La France représente du point de vue chinois un pays censé avoir une distance stratégique vis-à-vis des Etats-Unis, un Etat qui conserve une certaine autonomie et avec lequel on peut discuter. Après Paris, Xi Jinping poursuivra son périple en Europe par la Serbie et la Hongrie pour des raisons différentes. L’idée est de reprendre pied en Europe centrale, alors que des pays comme la Lituanie ont récemment tourné le dos à Pékin en reconnaissant Taïwan.

Par ailleurs, à Belgrade, il y a aussi une dimension de politique intérieure, car Xi Jinping s’y rendra le jour du 25e anniversaire du bombardement de l’ambassade chinoise par Washington pendant la campagne de l’Otan en Yougoslavie. Cet épisode a été traumatique pour beaucoup de Chinois, malgré le fait que les Américains se soient déjà excusés platement. Cela sera l’occasion pour Xi Jinping de rappeler l’agressivité de l’Occident à l’égard de la Chine.

 

Emmanuel Macron revendique une position d’équilibre entre les Etats-Unis et la Chine. Cette politique est-elle efficace au moment où Pékin assume clairement son soutien à la Russie et à l’Iran ?

Quand il y a soixante ans le Général de Gaulle a décidé de reconnaitre diplomatiquement la Chine communiste, cela avait incité les Etats-Unis à en faire de même quelques années plus tard, en 1972. Nous avons été précurseurs et Emmanuel Macron tente de s’inscrire dans cette lignée. Mais aujourd’hui, l’équilibre s’est complétement renversé. C’est une Chine beaucoup plus puissante d’un point de vue économique et technologique.
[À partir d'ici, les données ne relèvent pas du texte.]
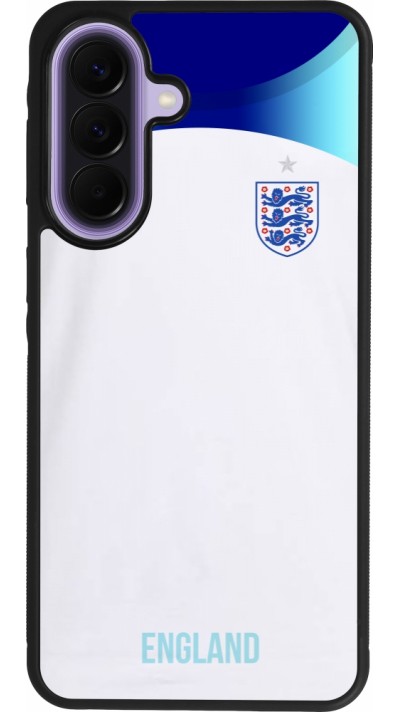 Coque Samsung Galaxy A57 5G - Silicone rigide noir Maillot de football Angleterre 2022 personnalisable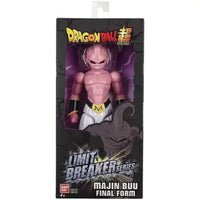 Action figure majin buu rosa in confezione nera e viola dragon ball super limit breaker series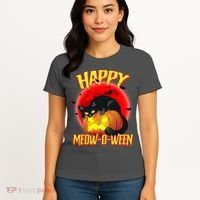 Happy Meow-O-Ween Women's T-Shirt thumb 4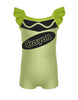 Crayons Camisole Flutter Sleeve Biketard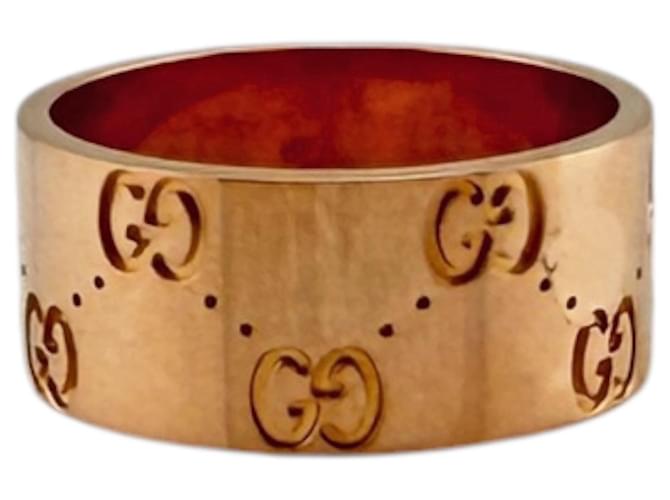 Gucci Icon breiter Ring Golden - Ansicht 3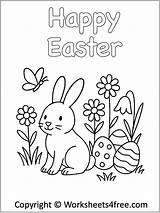 Free Easter Coloring Page  Worksheets4Free sketch template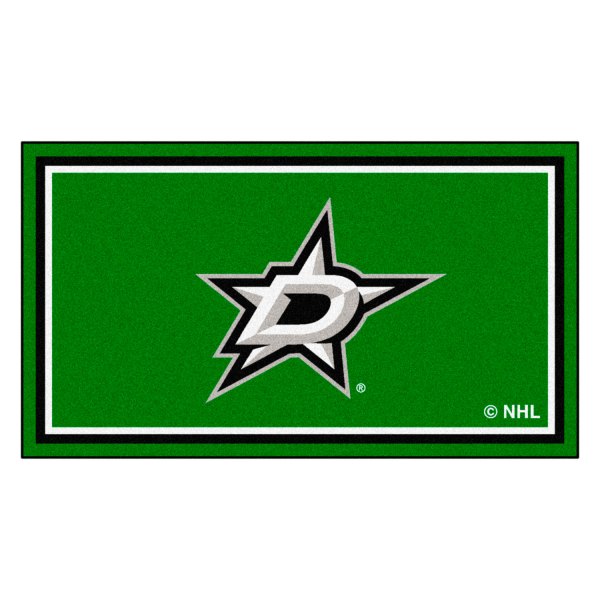 FanMats® - Dallas Stars 36" x 60" Nylon Face Plush Floor Rug with "D Star" Logo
Sur le dossier ukrainien, il ne faut pas espérer beaucoup de choses de cette visite d’Etat. La rencontre entre Emmanuel Macron et Xi Jinping pourra simplement servir plus tard, à un stade ultérieur, lorsque des négociations de paix seront entamées entre Moscou et Kiev. L’idée est d’ouvrir des canaux diplomatiques avec la Chine afin de permettre des inflexions au moment des tractations. C’est un pari que fait Emmanuel Macron.

 

En dehors du dossier ukrainien, quels sont les gros points de tension entre les deux pays ?

Sur les questions géopolitiques, il y a le sujet de la zone Pacifique, qui est un lieu de rencontre entre la France et la Chine, car nous y avons des intérêts. L’Afrique est aussi un sujet de crispations, notamment au Sahel où nous avons été évincés par un certain nombre de pays qui se tournent à présent vers la Chine. Il y a aussi des points de discorde en matière de ressources, par exemple la pêche dans l’Océan Indien.

Nous avons aussi des différents commerciaux. C’est un dossier géré par Bruxelles, mais les déséquilibres structurels sont devenus très importants entre nos pays. La question de la réciprocité de l’accès au marché est un enjeu crucial, car pendant longtemps la Chine se contentait d’assembler des produits pour le compte de l’Europe et sa croissance était tirée par la consommation intérieure. Aujourd’hui, ses produits entrent en concurrence directe avec les produits européens, c’est une rupture majeure. La concurrence frontale est en train de s’accentuer.

 

Une collision entre l’UE et la Chine en matière économique peut-elle encore être évitée ?

C’est le pari que fait l’Europe, et notamment l’Allemagne qui parle de « de-risking », de réduction des risques en matière géopolitique. Mais combien de temps cette position sera tenable ? A partir du moment où la relation entre la Chine et les USA domine celle qui existe entre la Chine et l’UE, et à mesure que la fracture entre Washington et Pékin s’approfondit, notre position va devenir intenable. La Chine en a conscience et tente de jouer sur nos divisions.

 

Olaf Scholz a été invité à participer à la rencontre entre Emmanuel Macron et Xi Jinping mais a décliné l’invitation. Est-ce que Berlin a peur de froisser la Chine qui représente un débouché pour ses constructeurs automobiles ?

Il y a des intérêts contradictoires à l’intérieur de l’UE. La Chine a toujours joué sur cette fibre pour diviser l’Europe. Avec Emmanuel Macron, on assiste néanmoins à un changement de discours, car le chef de l’Etat a toujours tenté d’associer nos alliés européens aux échanges avec Pékin. Il faut regretter qu’il existe aujourd’hui des intérêts divergents, et il y a lieu de se désoler du fait que la France et l’Allemagne ne parviennent pas à répondre ensemble au défi chinois qui occupe de plus en plus de place sur la scène géopolitique.